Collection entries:
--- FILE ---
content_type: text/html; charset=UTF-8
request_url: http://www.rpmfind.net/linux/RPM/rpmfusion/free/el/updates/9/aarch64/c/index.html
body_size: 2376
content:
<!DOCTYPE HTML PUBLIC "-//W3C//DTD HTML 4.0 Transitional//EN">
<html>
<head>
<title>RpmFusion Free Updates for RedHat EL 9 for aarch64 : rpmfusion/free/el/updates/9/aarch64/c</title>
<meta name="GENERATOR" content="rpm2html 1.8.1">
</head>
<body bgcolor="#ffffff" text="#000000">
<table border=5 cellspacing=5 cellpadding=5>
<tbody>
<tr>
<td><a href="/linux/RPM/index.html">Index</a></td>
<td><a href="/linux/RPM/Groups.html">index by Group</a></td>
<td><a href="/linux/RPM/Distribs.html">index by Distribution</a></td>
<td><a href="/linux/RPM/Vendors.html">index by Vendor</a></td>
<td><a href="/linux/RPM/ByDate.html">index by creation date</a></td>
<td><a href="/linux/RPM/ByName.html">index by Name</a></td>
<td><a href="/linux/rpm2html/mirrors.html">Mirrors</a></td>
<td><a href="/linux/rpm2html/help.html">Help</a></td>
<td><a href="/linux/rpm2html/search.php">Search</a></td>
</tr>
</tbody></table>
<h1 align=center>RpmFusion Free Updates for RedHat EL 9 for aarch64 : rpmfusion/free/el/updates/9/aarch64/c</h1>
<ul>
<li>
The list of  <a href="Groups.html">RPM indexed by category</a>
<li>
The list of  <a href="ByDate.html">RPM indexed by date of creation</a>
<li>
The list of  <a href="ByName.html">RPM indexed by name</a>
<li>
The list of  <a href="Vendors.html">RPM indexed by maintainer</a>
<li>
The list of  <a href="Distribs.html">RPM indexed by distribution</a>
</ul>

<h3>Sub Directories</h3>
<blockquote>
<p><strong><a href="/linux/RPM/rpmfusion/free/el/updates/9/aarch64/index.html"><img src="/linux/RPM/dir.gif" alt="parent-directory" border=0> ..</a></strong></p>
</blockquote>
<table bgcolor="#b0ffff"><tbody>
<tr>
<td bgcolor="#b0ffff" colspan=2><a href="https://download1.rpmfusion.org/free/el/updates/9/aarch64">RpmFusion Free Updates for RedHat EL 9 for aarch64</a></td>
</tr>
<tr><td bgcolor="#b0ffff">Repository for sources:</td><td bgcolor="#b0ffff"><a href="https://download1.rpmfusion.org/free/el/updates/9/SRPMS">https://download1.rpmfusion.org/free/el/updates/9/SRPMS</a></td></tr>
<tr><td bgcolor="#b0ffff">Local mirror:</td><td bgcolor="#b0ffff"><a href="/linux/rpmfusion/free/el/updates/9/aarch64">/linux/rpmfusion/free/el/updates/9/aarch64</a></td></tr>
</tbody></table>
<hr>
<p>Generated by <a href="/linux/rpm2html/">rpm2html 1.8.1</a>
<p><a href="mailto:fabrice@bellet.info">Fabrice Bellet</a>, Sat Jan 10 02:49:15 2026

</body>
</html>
==
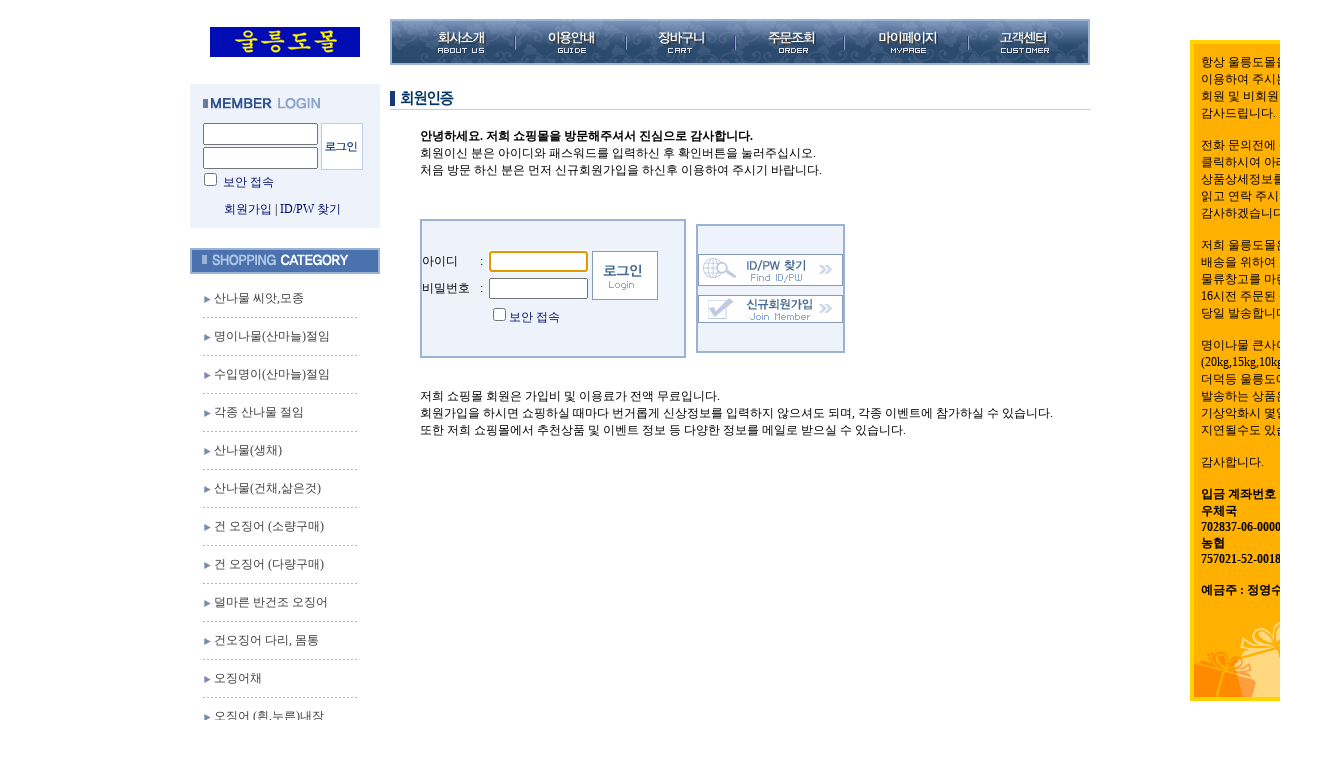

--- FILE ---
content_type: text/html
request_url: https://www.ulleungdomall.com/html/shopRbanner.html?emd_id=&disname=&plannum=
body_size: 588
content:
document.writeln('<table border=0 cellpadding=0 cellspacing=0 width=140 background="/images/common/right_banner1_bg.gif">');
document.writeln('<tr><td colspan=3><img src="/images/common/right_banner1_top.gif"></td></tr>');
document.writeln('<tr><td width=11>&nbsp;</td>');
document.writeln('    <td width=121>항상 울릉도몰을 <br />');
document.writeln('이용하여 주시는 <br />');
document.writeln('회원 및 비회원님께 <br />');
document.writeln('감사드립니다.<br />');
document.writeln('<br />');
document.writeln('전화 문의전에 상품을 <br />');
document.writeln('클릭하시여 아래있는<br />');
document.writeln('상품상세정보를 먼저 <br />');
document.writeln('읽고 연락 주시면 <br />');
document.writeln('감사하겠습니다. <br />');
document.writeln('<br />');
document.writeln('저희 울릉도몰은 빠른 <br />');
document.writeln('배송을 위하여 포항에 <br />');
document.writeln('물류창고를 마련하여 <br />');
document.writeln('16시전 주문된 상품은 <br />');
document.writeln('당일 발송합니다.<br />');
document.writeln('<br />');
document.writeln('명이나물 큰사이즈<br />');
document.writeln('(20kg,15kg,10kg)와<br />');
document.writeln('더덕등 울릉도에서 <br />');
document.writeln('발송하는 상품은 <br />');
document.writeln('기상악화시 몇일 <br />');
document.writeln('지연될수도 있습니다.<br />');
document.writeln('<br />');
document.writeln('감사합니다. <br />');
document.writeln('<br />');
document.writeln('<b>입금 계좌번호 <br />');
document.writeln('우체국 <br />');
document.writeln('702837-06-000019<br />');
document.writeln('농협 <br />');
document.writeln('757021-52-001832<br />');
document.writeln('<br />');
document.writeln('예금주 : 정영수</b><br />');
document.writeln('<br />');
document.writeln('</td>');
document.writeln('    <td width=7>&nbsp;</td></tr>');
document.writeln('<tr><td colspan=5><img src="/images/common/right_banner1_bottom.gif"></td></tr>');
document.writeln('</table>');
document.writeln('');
--
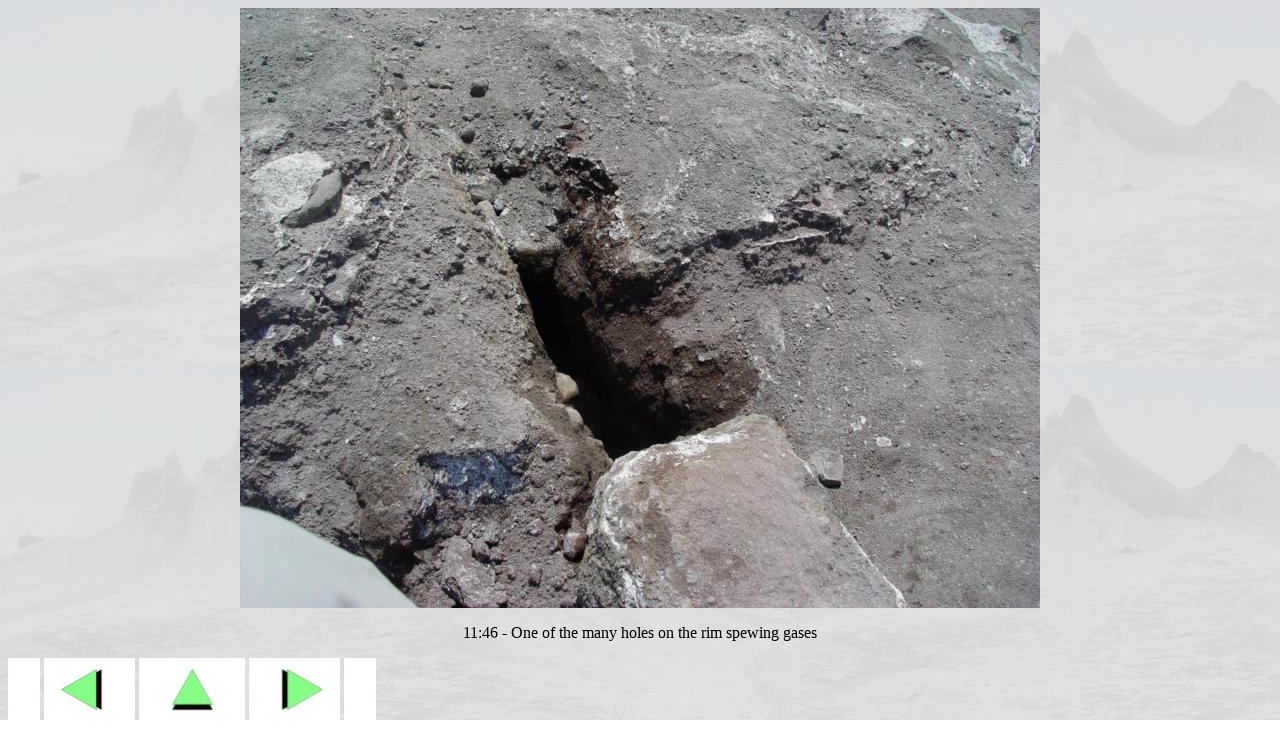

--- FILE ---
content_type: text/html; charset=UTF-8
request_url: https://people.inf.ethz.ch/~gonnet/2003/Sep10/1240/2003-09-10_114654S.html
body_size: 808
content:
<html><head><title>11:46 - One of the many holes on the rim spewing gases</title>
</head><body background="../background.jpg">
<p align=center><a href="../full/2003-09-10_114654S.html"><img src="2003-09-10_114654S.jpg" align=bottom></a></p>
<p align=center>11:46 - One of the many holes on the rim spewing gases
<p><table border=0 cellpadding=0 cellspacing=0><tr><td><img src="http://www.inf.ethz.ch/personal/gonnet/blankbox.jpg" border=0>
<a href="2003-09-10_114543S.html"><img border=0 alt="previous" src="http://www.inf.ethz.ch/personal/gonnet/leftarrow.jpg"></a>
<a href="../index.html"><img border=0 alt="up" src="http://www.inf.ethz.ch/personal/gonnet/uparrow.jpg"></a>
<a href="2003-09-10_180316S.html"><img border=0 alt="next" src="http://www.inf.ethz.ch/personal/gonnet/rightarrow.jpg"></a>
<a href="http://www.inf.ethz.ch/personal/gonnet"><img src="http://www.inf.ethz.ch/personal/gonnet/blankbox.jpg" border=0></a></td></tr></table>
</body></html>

● **TRY IT**
Once you find the line with "document.writeln('<b>입금 계좌번호 <br />');" in the entries above, output it and each line after it up to and including the line with "document.writeln('');", and nothing else.

● **EXPECTED OUTPUT**
document.writeln('<b>입금 계좌번호 <br />');
document.writeln('우체국 <br />');
document.writeln('702837-06-000019<br />');
document.writeln('농협 <br />');
document.writeln('757021-52-001832<br />');
document.writeln('<br />');
document.writeln('예금주 : 정영수</b><br />');
document.writeln('<br />');
document.writeln('</td>');
document.writeln('    <td width=7>&nbsp;</td></tr>');
document.writeln('<tr><td colspan=5><img src="/images/common/right_banner1_bottom.gif"></td></tr>');
document.writeln('</table>');
document.writeln('');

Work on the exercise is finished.